Chełmek. Pies zjadł parówkę nadzianą gwoździami
— Gdy kobieta zauważyła, że pies czuje się źle natychmiast udała się z nim do weterynarza. Podczas zabiegu weterynarz z żołądka zwierzęcia wyjął parówkę, w której znajdowały się gwoździe. Dzięki szybkiej reakcji właścicielki oraz zabiegowi weterynarza, życie zwierzęcia zostało uratowane — relacjonuje Małgorzata Jurecka, rzeczniczka prasowa oświęcimskiej policji.
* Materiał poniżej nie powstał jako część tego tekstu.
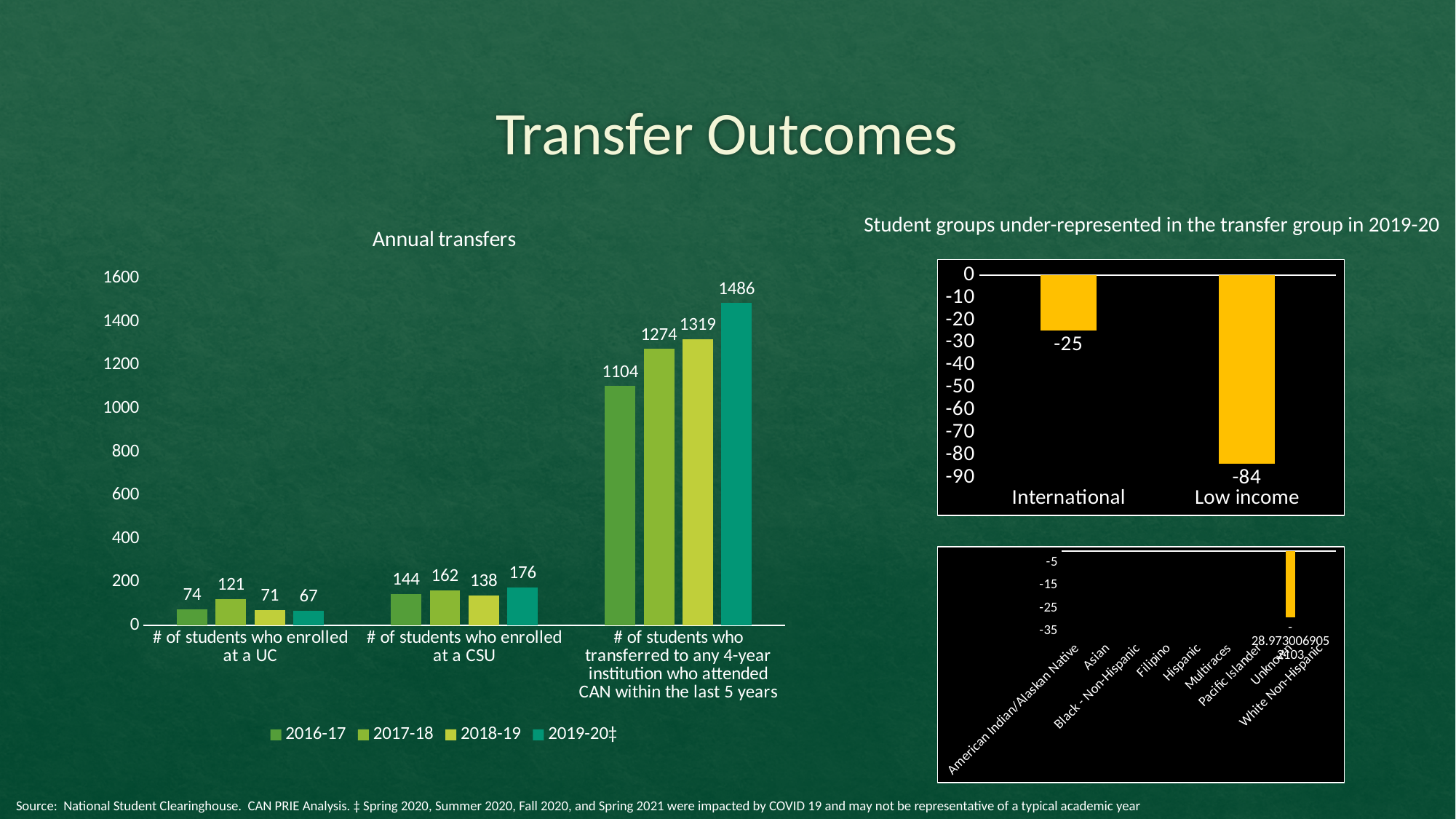
In the Annual transfers chart, what is the 2019-20‡ value for # of students who enrolled at a CSU? 176 In the Student groups under-represented in the transfer group in 2019-20 chart, what is the value for International? -25 In the Annual transfers chart, how many students enrolled at a UC in 2017-18? 121 In the Annual transfers chart, what is the difference between the 2019-20‡ and 2018-19 values for students who transferred to any 4-year institution? 167 How many series does the legend of the Annual transfers chart list? 4 In the Annual transfers chart, what is the 2016-17 value for # of students who transferred to any 4-year institution who attended CAN within the last 5 years? 1104 In the Student groups under-represented in the transfer group in 2019-20 chart, what is the difference between the International and Low income values? 59 In the Annual transfers chart, which year has the lowest number of students who enrolled at a UC? 2019-20‡ What kind of chart is the Annual transfers chart? Bar chart In the Annual transfers chart, which is larger: the 2017-18 value for enrolled at a CSU or the 2018-19 value for enrolled at a CSU? 2017-18 In the Student groups under-represented in the transfer group in 2019-20 chart, what is the value for Low income? -84 In the Annual transfers chart, which year has the highest number of students who transferred to any 4-year institution? 2019-20‡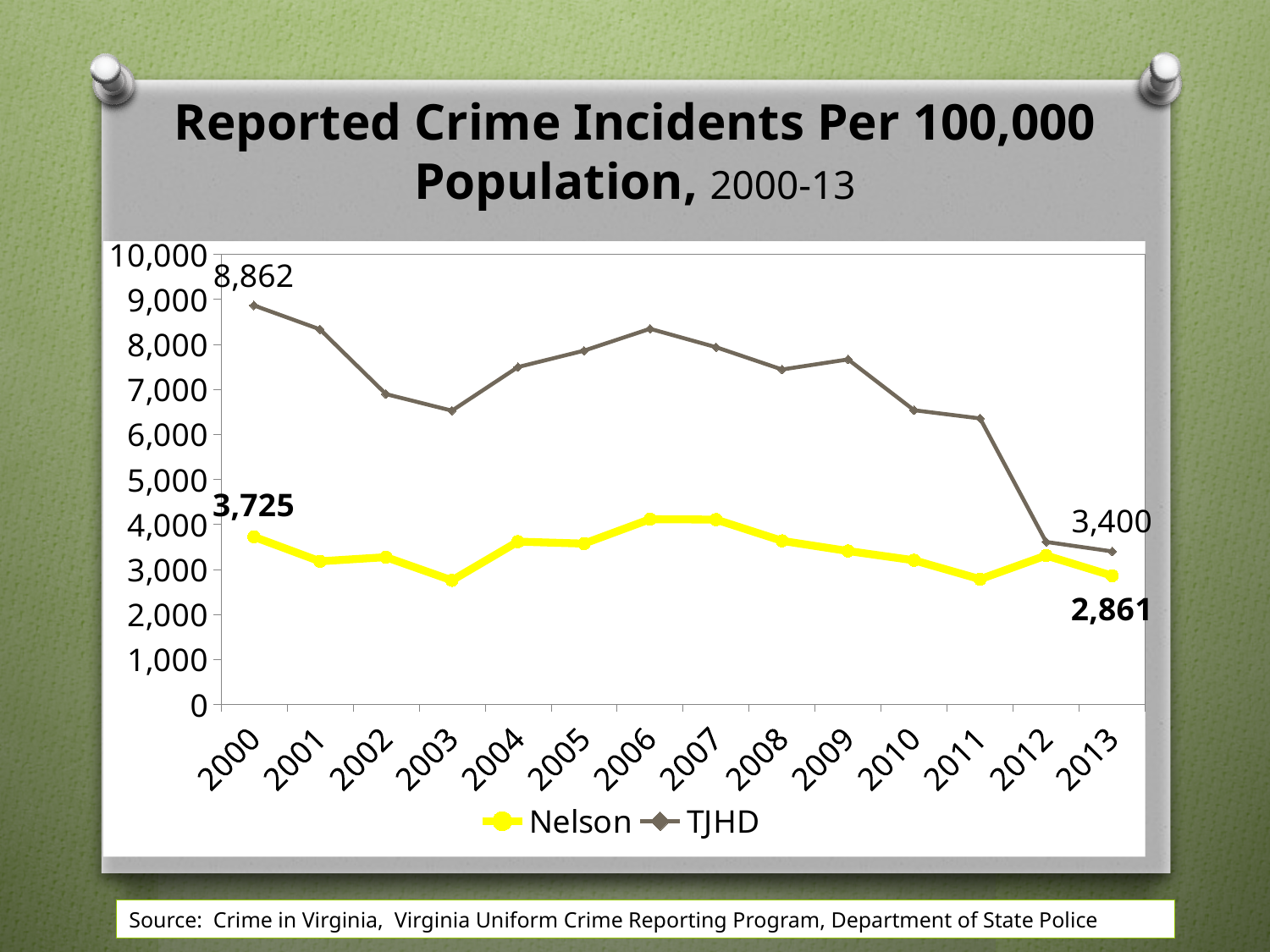
By how much did the TJHD value fall from 2000 to 2013? 5,462 What is the Nelson value for 2013? 2,861 What is the TJHD value for 2013? 3,400 What type of chart is shown on the slide? line chart How many years are plotted along the x axis? 14 Is the TJHD value for 2003 greater or less than 7,000? less What is the difference between the TJHD and Nelson values in 2000? 5,137 What is the Nelson value for 2000? 3,725 Which series has the higher value in 2006, Nelson or TJHD? TJHD Overall, does the TJHD series rise or fall from 2000 to 2013? fall How many series does the legend list? 2 What is the TJHD value for 2000? 8,862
Do groźnego incydentu doszło w poniedziałek, 12 czerwca, w okolicach ulicy Powstańców Śląskich. Od tamtego czasu policjanci poszukują sprawcy rozrzucenia niebezpiecznego jedzenia. Prowadzone jest w tej sprawie śledztwo z ustawy o ochronie zwierząt.
Policja szuka sprawcy okrutnego czynu
— Policjanci poszukują sprawcy tego karygodnego czynu, narażającego zwierzęta na ogromny ból i cierpienie. Osoby, które mogą pomóc w ustaleniu personaliów sprawcy proszone są o kontakt z Komendą Powiatową Policji w Oświęcimiu pod numer telefonu 47 83 26 280, Komisariatem Policji w Chełmku pod numer 47 83 26 450 lub pod numer alarmowy 112. Zapewniamy anonimowość — apeluje Małgorzata Jurecka.
Policjantka zwróciła się też do właścicieli psów, podczas spacerów zachowali czujność i zwracali uwagę na to, gdzie znajduje się ich pupil i co ląduje w jego pysku.